Zomato is an Indian multinational restaurant aggregator and food delivery company, founded by Deepinder Goyal and Pankaj Chaddah in 2008. The platform provides:
- Information about restaurants.
- Menus and user reviews.
- Food delivery options from partner restaurants in selected cities.
The dataset focuses on restaurants in Bangalore working with Zomato and was collected in two phases via web scraping.
The dataset includes the following columns:
| Column Name | Description |
|---|---|
url |
The URL of the restaurant's Zomato page. |
address |
The address of the restaurant. |
name |
Name of the restaurant. |
online_order |
Indicates if online ordering is available (Yes/No). |
book_table |
Indicates if table booking is available (Yes/No). |
rate |
User rating of the restaurant. |
votes |
Total number of votes received for the restaurant. |
phone |
Contact number of the restaurant. |
location |
Neighborhood or area where the restaurant is located. |
rest_type |
Type of restaurant (e.g., Casual Dining, Café, Pub). |
dish_liked |
Most liked dishes mentioned by users. |
cuisines |
Types of cuisines offered by the restaurant. |
approx_cost(for two people) |
Approximate cost for two people. |
reviews_list |
List of reviews for the restaurant. |
menu_item |
List of menu items available. |
listed_in(type) |
Category of the restaurant (e.g., Buffet, Café, Delivery). |
listed_in(city) |
City or locality in Bangalore where the restaurant is listed. |
To ensure the dataset is clean, consistent, and ready for analysis, the following steps were undertaken:
-
Deleting Redundant Columns:
Removed unnecessary columns that do not provide significant value for analysis or are irrelevant. -
Renaming Columns:
Updated column names to make them more descriptive and easier to understand. -
Dropping Duplicates:
Identified and removed duplicate rows to ensure data integrity. -
Cleaning Individual Columns:
- Standardized text data (e.g. converting to lowercase).

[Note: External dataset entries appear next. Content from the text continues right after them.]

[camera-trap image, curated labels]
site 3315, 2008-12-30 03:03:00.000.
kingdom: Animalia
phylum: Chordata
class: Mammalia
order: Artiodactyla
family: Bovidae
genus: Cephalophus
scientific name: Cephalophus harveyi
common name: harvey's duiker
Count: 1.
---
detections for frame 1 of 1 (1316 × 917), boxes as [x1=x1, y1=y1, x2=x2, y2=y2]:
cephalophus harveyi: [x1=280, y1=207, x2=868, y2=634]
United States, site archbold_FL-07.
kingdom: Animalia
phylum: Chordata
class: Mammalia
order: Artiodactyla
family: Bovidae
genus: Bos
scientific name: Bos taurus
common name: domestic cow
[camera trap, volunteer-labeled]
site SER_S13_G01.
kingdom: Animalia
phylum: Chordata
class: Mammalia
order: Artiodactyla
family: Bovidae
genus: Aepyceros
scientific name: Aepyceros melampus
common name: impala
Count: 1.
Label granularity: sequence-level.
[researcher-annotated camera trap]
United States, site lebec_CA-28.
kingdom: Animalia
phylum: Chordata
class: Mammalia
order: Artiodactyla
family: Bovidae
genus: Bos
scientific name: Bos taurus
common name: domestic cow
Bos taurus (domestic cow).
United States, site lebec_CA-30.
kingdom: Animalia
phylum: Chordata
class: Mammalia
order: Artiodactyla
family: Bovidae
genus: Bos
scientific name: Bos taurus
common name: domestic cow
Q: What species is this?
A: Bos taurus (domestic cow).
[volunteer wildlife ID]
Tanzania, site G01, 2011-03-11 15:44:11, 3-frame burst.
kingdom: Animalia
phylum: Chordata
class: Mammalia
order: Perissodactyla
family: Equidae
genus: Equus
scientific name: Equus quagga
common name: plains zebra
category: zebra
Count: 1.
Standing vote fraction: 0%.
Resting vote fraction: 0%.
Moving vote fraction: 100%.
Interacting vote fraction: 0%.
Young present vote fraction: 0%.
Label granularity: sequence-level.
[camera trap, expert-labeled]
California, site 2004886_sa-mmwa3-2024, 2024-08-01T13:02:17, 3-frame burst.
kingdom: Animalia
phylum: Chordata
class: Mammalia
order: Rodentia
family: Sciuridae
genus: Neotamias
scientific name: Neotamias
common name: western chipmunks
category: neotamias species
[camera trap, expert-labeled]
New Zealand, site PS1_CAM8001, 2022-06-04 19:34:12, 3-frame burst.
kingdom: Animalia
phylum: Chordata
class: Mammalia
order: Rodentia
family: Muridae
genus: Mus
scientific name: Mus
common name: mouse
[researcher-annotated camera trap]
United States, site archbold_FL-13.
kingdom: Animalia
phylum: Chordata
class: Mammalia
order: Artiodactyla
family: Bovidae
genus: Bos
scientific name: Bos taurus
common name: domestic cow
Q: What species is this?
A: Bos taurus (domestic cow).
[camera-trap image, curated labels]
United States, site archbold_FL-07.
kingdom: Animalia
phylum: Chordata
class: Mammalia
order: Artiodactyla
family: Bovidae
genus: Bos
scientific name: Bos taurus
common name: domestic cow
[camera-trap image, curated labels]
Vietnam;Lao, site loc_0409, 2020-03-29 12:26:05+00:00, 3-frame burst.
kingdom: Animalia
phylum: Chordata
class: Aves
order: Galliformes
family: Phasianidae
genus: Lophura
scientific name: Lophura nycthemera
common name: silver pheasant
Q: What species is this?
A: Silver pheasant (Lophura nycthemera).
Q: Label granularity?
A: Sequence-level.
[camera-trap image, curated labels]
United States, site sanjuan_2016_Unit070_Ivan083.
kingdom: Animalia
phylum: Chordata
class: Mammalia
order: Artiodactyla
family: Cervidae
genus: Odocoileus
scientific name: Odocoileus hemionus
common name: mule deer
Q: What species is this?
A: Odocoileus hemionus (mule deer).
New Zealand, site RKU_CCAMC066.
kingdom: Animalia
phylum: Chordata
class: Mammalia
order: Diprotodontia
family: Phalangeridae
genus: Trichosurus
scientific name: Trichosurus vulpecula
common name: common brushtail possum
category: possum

- Corrected spelling errors in categorical values.
-
Handling Missing Values:
- Removed rows with NaN values to maintain consistency.
- Where appropriate, fill missing values with default or calculated values.
-
Additional Transformations:
- Converted data types (e.g., from string to numeric) for analysis compatibility.
- Extracted useful information from combined columns.